>> Begin Record list

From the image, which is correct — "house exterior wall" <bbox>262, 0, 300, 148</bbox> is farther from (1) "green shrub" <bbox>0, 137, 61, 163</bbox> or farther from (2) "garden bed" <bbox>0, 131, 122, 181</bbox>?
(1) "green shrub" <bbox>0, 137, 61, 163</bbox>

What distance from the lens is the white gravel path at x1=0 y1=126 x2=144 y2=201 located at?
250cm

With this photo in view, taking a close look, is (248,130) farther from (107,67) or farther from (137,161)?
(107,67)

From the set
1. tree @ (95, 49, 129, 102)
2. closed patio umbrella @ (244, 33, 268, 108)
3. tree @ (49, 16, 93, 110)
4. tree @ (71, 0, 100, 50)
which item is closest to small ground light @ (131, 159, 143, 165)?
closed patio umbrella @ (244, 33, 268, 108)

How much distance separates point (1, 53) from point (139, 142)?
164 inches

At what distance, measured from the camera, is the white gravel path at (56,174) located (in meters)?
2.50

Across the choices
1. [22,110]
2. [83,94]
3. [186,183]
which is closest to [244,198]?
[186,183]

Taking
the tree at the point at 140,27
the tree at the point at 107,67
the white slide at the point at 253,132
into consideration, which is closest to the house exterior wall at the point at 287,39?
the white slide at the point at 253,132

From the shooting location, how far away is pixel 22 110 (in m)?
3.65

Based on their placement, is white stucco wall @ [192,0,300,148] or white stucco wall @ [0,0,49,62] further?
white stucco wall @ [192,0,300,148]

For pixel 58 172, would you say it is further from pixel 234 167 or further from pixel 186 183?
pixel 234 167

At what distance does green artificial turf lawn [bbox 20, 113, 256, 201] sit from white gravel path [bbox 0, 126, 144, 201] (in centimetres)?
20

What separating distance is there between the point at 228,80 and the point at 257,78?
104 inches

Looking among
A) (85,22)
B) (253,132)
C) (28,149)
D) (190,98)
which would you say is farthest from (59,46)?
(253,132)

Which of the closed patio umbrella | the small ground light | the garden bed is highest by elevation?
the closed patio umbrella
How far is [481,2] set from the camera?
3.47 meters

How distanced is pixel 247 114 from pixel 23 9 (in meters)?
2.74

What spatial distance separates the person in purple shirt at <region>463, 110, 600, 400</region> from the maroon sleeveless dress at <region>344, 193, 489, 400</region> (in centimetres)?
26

>> End Record list

__The request__.
Reproduce the data above in full, swapping every "closest" for "nearest" and leaving everything else unchanged.

__Expected answer__.
From the image, which is correct — "house exterior wall" <bbox>262, 0, 300, 148</bbox> is farther from (1) "green shrub" <bbox>0, 137, 61, 163</bbox> or farther from (2) "garden bed" <bbox>0, 131, 122, 181</bbox>?
(1) "green shrub" <bbox>0, 137, 61, 163</bbox>

What distance from the lens is the white gravel path at x1=0 y1=126 x2=144 y2=201 located at?
250cm

With this photo in view, taking a close look, is (248,130) farther from (107,67) or farther from (137,161)?
(107,67)

From the set
1. tree @ (95, 49, 129, 102)
2. closed patio umbrella @ (244, 33, 268, 108)
3. tree @ (49, 16, 93, 110)
4. tree @ (71, 0, 100, 50)
which item is nearest to small ground light @ (131, 159, 143, 165)?
closed patio umbrella @ (244, 33, 268, 108)

How much distance separates point (1, 53) from point (139, 142)?
164 inches

At what distance, measured from the camera, is the white gravel path at (56,174) located (in meters)?
2.50

Across the choices
1. [22,110]
2. [83,94]
3. [186,183]
which is nearest to [244,198]?
[186,183]

Taking
the tree at the point at 140,27
the tree at the point at 107,67
the white slide at the point at 253,132
into consideration, which is nearest to the house exterior wall at the point at 287,39?
the white slide at the point at 253,132

From the shooting location, how far away is pixel 22 110 (in m)?
3.65

Based on their placement, is white stucco wall @ [192,0,300,148] or white stucco wall @ [0,0,49,62] further?
white stucco wall @ [192,0,300,148]

For pixel 58 172, would you say it is further from pixel 234 167 or further from pixel 186 183?
pixel 234 167

At what distance does green artificial turf lawn [bbox 20, 113, 256, 201] sit from white gravel path [bbox 0, 126, 144, 201] (in centimetres)?
20

What separating distance is there between the point at 228,80 and the point at 257,78?
104 inches

Looking among
A) (85,22)
B) (253,132)
C) (28,149)
D) (190,98)
which would you say is farthest from (59,46)?
(253,132)

Which of the closed patio umbrella | the small ground light | the garden bed is highest by elevation?
the closed patio umbrella
How far is [481,2] set from the camera?
3.47 meters

How distanced is pixel 247 114 from pixel 23 9 (in meters)?
2.74

What spatial distance separates the person in purple shirt at <region>463, 110, 600, 400</region> from the maroon sleeveless dress at <region>344, 193, 489, 400</region> (in centimetres)?
26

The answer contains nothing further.